Cases in point: voices calling to end the Orthodox rabbinical monopoly over legal marriage in Israel face a chilly reception:
Speaking at a rabbinical conference in Jerusalem, Bakshi-Doron urged the repeal of the law stating that marriages in Israel must be conducted according to religious law.
The other rabbis at the conference greeted Bakshi-Doron's statement with silence, but later, many described it as a "bombshell."
In his speech, Bakshi-Doron gave several reasons why he thought the rabbinate's monopoly on marriages must end. First, he said, the law has become irrelevant, as growing numbers of Israelis are choosing to marry in civil ceremonies either abroad or in Israel (the state recognizes civil marriages conducted overseas, but not those conducted locally). Second, he said, the law encourages hatred of the rabbinate, since it is seen as the primary expression of religious coercion in Israel.
"I know this is a taboo, because the law is perceived as one of the symbols of the state," he said. "But unfortunately, it's a symbol without content."
Tsohar, an organization of young religious Zionist rabbis that hosted the conference, stressed that Bakshi-Doron's views did not represent those of the organization.
Meanwhile, baby steps towards misogynistic social customs are being taken in Orthodox strongholds:
Last week notices were posted on Admor Mevishna Street in Bnei Brak announcing that men and women, boys and girls, must now walk on opposite sides of the street, regardless of the direction in which they are walking.

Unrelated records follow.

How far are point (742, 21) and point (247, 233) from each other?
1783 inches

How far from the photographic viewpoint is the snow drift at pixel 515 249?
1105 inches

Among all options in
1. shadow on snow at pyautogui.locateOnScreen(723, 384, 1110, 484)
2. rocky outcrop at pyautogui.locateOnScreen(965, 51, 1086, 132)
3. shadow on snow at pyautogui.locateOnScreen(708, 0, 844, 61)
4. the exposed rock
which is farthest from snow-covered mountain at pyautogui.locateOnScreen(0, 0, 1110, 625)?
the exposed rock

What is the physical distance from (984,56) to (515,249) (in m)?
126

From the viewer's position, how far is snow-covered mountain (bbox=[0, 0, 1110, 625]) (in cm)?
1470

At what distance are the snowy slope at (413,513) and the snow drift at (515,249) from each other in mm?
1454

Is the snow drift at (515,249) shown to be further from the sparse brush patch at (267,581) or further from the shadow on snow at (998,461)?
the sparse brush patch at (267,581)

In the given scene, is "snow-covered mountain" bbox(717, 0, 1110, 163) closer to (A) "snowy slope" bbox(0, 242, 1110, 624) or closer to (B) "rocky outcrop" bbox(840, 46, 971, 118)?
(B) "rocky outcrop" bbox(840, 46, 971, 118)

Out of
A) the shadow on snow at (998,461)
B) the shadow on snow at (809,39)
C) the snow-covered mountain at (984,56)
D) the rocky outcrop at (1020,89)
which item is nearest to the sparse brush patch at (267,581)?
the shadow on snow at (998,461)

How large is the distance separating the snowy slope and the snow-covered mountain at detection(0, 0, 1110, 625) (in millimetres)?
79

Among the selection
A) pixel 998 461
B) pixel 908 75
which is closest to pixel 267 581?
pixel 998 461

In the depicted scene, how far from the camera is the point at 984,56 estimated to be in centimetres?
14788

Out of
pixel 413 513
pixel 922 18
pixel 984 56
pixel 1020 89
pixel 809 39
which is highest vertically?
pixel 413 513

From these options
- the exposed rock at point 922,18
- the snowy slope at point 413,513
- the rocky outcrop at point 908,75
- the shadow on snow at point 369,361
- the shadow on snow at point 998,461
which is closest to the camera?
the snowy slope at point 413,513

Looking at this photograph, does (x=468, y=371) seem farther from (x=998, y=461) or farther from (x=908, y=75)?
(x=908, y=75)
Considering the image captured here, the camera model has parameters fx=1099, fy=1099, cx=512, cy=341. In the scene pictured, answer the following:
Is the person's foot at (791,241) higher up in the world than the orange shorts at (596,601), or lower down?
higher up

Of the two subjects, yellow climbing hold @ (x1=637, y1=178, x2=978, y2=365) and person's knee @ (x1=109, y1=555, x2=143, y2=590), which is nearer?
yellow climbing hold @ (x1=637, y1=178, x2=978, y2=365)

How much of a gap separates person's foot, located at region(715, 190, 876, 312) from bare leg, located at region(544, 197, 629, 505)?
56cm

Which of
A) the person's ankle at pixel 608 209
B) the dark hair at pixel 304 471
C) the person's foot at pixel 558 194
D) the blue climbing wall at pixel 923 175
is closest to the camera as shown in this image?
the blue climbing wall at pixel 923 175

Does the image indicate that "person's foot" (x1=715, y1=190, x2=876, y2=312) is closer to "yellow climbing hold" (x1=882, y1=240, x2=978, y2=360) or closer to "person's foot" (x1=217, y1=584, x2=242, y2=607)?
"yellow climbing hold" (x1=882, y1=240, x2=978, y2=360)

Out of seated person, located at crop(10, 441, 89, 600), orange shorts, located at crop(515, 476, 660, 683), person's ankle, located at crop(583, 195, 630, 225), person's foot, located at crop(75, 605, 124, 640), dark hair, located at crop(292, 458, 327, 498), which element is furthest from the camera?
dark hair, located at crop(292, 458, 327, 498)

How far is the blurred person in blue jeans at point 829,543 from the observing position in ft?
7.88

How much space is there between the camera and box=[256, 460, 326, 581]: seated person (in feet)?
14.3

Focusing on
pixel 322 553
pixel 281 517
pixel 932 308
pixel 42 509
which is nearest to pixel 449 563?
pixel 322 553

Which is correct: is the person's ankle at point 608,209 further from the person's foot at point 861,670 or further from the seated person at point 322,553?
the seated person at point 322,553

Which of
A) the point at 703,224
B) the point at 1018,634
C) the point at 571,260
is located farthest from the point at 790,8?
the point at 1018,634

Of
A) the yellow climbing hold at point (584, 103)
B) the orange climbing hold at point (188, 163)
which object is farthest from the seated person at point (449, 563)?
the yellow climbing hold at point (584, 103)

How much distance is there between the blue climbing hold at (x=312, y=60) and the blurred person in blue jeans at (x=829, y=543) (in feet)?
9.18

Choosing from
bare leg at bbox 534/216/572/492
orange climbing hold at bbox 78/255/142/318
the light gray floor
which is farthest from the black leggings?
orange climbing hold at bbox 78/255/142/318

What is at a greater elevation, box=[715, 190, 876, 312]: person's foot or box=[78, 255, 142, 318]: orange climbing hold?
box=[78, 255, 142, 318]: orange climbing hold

The signs declare that rabbis of the Vishnitz Hasidic court had decided on the new arrangement because the crowded, narrow street led to immodest contact between the sexes.
The street is located in a neighborhood where most residents are members of the Vishnitz community.
The comments on that Maariv article are revealing - a general sense of "well, if the women don't complain, then who are we to judge?" That's almost pathological in its refusal to accept the universality of human rights and the very meaning of liberty. I had considered Diana's comments about the docility of Israeli women (sorry, permalinks broken) to be hyperbole, but the women in Bnei Brek are proving her right.
Note that Israel has an advantage of a democratic structure, which should theoretically allow for the secular voices to exert influence over the direction of their nation. The influx of non-Jewish immigrants, primarily laborers, also adds to balancig societal pressure (though not much political capital). However, the fact that Israel's very definition rests on a Jewish identity means that the Orthodox will wield disproportionate power over the process. And their birthrates are higher.
This is not a problem unique to Jews, the same sectarian dynamics are at work within the United States (by the conservative, evangelical non-majority of Christians, esp in the South) who are waging a culture war against homosexuals and women's rights, and in Islam with the struggle between moderates and fanatics (and the latter get all the press, of course, while the former suffer the consequences).
Ultimately, the problem arises from allowing religion into the political sphere. Religion cannot accept compromise (and nor should it), and therefore it is forced almost by default down the road of extremism once it tastes electoral power, by sheer inexorable logic of what is right and wrong. The act that God's law transcends man's law is acadeimic; rather, religion seeks to mirror God's laws in the mortal realm, and the invariable result is a dramatic reduction in the freedom to excercise reason that lies at teh heart of any honest religious belief.